Le documentaire, n’est pas un film youtube mais propose une immersion intelligente, qui donne a ressentir les émotions contradictoires qui traversent la place  : l’espoir, la peur se mélangent et côtoient le plaisir d’une fraternité retrouvée, d’un élan commun, d’un plaisir intense à prononcer des mots tabous, de l’incertitude flagrante qui jusqu’au bout, jusqu’à l’annonce du départ de Moubarak, laisse chacun à ses contradictions. Le bonheur de la liberté est contaminé par le risque d’un retour de bâton. Le peuple a trop subit de manipulations et de perversions de la part du pouvoir pour se garder un droit de réserve, un scepticisme bien opportun.
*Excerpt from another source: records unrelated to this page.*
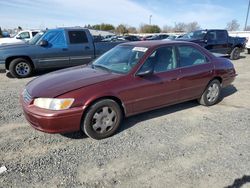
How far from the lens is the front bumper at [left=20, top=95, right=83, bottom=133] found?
126 inches

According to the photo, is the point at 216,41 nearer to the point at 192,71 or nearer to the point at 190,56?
the point at 190,56

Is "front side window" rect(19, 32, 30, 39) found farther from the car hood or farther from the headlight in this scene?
the headlight

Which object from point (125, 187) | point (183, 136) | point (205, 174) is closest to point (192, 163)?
point (205, 174)

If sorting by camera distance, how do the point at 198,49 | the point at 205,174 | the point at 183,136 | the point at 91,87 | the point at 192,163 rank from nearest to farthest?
the point at 205,174 < the point at 192,163 < the point at 91,87 < the point at 183,136 < the point at 198,49

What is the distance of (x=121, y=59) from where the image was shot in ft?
14.1

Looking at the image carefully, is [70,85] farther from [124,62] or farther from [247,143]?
[247,143]

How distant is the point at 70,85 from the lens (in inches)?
136

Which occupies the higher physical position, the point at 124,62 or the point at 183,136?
the point at 124,62

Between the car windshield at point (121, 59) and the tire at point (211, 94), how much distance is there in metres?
1.89

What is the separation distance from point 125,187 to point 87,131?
118 centimetres

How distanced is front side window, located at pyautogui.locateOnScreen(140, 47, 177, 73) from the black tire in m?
5.48

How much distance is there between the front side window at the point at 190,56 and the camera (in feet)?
14.7

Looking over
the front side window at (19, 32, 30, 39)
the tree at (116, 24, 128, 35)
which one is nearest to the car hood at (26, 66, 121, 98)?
the front side window at (19, 32, 30, 39)

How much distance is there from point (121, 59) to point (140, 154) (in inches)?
72.7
La mise en scène de Savona est à la fois très spontanée et en même temps très réfléchie et intéressante. Le film pourrait être brouillon et frénétique, mais c’est tout le contraire. Savona ne rend pas compte d’un chaos mais illustre la révolution à travers le portrait de plusieurs citoyens qui semblent représentatifs de ce que se joue aux quatre coins de la place, et dans l’Egypte tout entière. Le film est ainsi le premier à montrer le background de la révolution, comment la vie s’organise sur la place etc. C’est aussi un film qui permet de recentrer notre regard sur ce qu’il s’est passé, sur ce que nous avions suivi de façon très distanciée à travers, par exemple, les live blogging du monde.fr ou via la couverture des chaînes d’informations.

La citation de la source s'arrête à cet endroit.